### REQUIREMENT
Write out every entry word for word.

### EXTRACTED INFORMATION
┄┄┄┄┄┄

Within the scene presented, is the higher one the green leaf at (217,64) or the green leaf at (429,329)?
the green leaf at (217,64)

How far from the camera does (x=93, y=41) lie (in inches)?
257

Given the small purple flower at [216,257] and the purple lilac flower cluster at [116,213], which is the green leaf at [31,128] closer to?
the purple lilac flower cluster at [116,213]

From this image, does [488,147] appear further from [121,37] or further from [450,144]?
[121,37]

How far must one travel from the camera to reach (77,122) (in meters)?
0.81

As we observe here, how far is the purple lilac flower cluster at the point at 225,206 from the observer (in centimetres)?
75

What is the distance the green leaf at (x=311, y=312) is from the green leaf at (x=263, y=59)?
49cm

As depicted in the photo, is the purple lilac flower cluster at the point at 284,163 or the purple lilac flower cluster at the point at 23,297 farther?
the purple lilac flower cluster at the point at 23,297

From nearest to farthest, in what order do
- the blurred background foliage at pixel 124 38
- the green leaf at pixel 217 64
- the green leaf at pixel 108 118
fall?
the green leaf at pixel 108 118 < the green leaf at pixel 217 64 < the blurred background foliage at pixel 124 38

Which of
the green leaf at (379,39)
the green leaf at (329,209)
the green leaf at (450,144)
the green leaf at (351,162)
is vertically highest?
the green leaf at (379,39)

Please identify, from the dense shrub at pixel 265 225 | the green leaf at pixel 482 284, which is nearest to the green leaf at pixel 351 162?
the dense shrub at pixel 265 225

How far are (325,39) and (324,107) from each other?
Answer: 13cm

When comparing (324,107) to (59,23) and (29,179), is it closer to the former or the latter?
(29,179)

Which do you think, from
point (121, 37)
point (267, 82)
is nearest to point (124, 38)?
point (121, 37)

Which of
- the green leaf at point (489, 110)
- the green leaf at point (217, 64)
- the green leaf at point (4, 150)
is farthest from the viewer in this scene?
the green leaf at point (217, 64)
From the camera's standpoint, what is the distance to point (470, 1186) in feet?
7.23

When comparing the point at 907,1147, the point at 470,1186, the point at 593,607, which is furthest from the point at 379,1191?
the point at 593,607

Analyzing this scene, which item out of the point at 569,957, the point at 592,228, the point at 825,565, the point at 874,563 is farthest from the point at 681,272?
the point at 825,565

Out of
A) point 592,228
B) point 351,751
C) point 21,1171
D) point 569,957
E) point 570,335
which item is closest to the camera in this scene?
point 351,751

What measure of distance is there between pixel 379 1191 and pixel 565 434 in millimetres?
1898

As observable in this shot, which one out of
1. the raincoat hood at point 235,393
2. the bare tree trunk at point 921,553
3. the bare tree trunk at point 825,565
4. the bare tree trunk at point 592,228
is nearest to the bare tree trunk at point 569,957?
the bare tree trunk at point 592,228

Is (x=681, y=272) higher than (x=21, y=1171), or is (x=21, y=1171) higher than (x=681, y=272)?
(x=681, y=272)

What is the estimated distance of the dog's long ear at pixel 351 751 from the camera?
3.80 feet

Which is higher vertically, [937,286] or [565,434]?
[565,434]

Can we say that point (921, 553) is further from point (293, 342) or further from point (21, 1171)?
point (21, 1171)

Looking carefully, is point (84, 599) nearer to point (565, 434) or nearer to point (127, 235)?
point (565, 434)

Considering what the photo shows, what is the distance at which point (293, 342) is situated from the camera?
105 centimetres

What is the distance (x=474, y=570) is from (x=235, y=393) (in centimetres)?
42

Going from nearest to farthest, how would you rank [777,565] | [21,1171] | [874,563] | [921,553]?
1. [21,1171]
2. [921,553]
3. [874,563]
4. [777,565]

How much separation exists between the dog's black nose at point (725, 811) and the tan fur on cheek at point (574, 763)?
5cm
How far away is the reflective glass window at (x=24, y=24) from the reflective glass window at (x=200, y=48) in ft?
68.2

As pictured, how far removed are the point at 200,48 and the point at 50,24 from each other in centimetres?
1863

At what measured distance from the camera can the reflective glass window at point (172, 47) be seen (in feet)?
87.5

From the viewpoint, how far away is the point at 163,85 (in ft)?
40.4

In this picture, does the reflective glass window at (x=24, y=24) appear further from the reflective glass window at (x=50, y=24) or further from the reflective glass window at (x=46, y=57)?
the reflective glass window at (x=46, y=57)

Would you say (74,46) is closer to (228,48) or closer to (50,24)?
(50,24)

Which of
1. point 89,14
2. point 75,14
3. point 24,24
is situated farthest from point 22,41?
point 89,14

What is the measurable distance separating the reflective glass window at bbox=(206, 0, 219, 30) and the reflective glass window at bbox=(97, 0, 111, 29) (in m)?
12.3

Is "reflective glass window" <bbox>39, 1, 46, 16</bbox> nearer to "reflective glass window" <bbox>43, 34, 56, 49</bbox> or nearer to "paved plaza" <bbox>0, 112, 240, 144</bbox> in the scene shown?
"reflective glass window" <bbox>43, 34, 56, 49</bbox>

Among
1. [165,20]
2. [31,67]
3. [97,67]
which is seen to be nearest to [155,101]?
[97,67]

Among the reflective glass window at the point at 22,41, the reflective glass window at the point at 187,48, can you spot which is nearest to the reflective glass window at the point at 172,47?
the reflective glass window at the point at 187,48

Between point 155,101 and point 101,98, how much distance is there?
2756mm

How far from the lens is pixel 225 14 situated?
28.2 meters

┄┄┄┄┄┄

### SOLUTION BELOW
Within the scene presented, is the higher one the green leaf at (217,64) or the green leaf at (429,329)?
the green leaf at (217,64)

How far from the camera does (x=93, y=41) lie (in inches)?
257

Given the small purple flower at [216,257] and the purple lilac flower cluster at [116,213], which is the green leaf at [31,128] closer to?
the purple lilac flower cluster at [116,213]

From this image, does [488,147] appear further from [121,37] or further from [450,144]?
[121,37]

How far must one travel from the camera to reach (77,122) (in meters)?
0.81

As we observe here, how far is the purple lilac flower cluster at the point at 225,206 from the observer (in centimetres)?
75

What is the distance the green leaf at (x=311, y=312) is from the green leaf at (x=263, y=59)?
49cm

As depicted in the photo, is the purple lilac flower cluster at the point at 284,163 or the purple lilac flower cluster at the point at 23,297 farther?
the purple lilac flower cluster at the point at 23,297

From nearest to farthest, in what order do
- the blurred background foliage at pixel 124 38
- the green leaf at pixel 217 64
- the green leaf at pixel 108 118
fall?
the green leaf at pixel 108 118 < the green leaf at pixel 217 64 < the blurred background foliage at pixel 124 38

Which of
the green leaf at (379,39)
the green leaf at (329,209)
the green leaf at (450,144)
the green leaf at (351,162)
is vertically highest?
the green leaf at (379,39)

Please identify, from the dense shrub at pixel 265 225 | the green leaf at pixel 482 284, which is nearest to the green leaf at pixel 351 162?
the dense shrub at pixel 265 225

How far are (325,39) and (324,107) from each other?
Answer: 13cm

When comparing (324,107) to (59,23) and (29,179), is it closer to the former or the latter?
(29,179)

Which do you think, from
point (121, 37)
point (267, 82)
is nearest to point (124, 38)?
point (121, 37)

Which of
- the green leaf at point (489, 110)
- the green leaf at point (217, 64)
- the green leaf at point (4, 150)
is farthest from the viewer in this scene?
the green leaf at point (217, 64)
From the camera's standpoint, what is the distance to point (470, 1186) in feet?
7.23

When comparing the point at 907,1147, the point at 470,1186, the point at 593,607, which is furthest from the point at 379,1191?
the point at 593,607

Analyzing this scene, which item out of the point at 569,957, the point at 592,228, the point at 825,565, the point at 874,563 is farthest from the point at 681,272?
the point at 825,565

Out of
A) point 592,228
B) point 351,751
C) point 21,1171
D) point 569,957
E) point 570,335
which item is closest to the camera in this scene?
point 351,751

What measure of distance is there between pixel 379 1191 and pixel 565 434 in millimetres?
1898

As observable in this shot, which one out of
1. the raincoat hood at point 235,393
2. the bare tree trunk at point 921,553
3. the bare tree trunk at point 825,565
4. the bare tree trunk at point 592,228
is nearest to the bare tree trunk at point 569,957?
the bare tree trunk at point 592,228

Is (x=681, y=272) higher than (x=21, y=1171), or is (x=21, y=1171) higher than (x=681, y=272)?
(x=681, y=272)

What is the estimated distance of the dog's long ear at pixel 351 751 from the camera?
3.80 feet

Which is higher vertically, [937,286] or [565,434]?
[565,434]

Can we say that point (921, 553) is further from point (293, 342) or further from point (21, 1171)?
point (21, 1171)

Looking carefully, is point (84, 599) nearer to point (565, 434) or nearer to point (127, 235)?
point (565, 434)

Considering what the photo shows, what is the distance at which point (293, 342) is situated from the camera?
105 centimetres

What is the distance (x=474, y=570) is from (x=235, y=393) (in centimetres)?
42

Going from nearest to farthest, how would you rank [777,565] | [21,1171] | [874,563] | [921,553]?
1. [21,1171]
2. [921,553]
3. [874,563]
4. [777,565]

How much separation exists between the dog's black nose at point (725, 811) and the tan fur on cheek at point (574, 763)?
5cm
How far away is the reflective glass window at (x=24, y=24) from the reflective glass window at (x=200, y=48) in ft?
68.2

As pictured, how far removed are the point at 200,48 and the point at 50,24 from each other in centimetres?
1863

At what measured distance from the camera can the reflective glass window at point (172, 47) be seen (in feet)?
87.5

From the viewpoint, how far away is the point at 163,85 (in ft)?
40.4

In this picture, does the reflective glass window at (x=24, y=24) appear further from the reflective glass window at (x=50, y=24) or further from the reflective glass window at (x=46, y=57)?
the reflective glass window at (x=46, y=57)

Would you say (74,46) is closer to (228,48) or closer to (50,24)?
(50,24)

Which of
1. point 89,14
2. point 75,14
3. point 24,24
is situated farthest from point 22,41?
point 89,14

What is the measurable distance separating the reflective glass window at bbox=(206, 0, 219, 30) and the reflective glass window at bbox=(97, 0, 111, 29) (in m)?
12.3

Is "reflective glass window" <bbox>39, 1, 46, 16</bbox> nearer to "reflective glass window" <bbox>43, 34, 56, 49</bbox> or nearer to "paved plaza" <bbox>0, 112, 240, 144</bbox> in the scene shown?
"reflective glass window" <bbox>43, 34, 56, 49</bbox>

Among
1. [165,20]
2. [31,67]
3. [97,67]
which is seen to be nearest to [155,101]?
[97,67]

Among the reflective glass window at the point at 22,41, the reflective glass window at the point at 187,48, can you spot which is nearest to the reflective glass window at the point at 172,47?
the reflective glass window at the point at 187,48

Between point 155,101 and point 101,98, how much distance is there?
2756mm

How far from the lens is pixel 225 14 situated?
28.2 meters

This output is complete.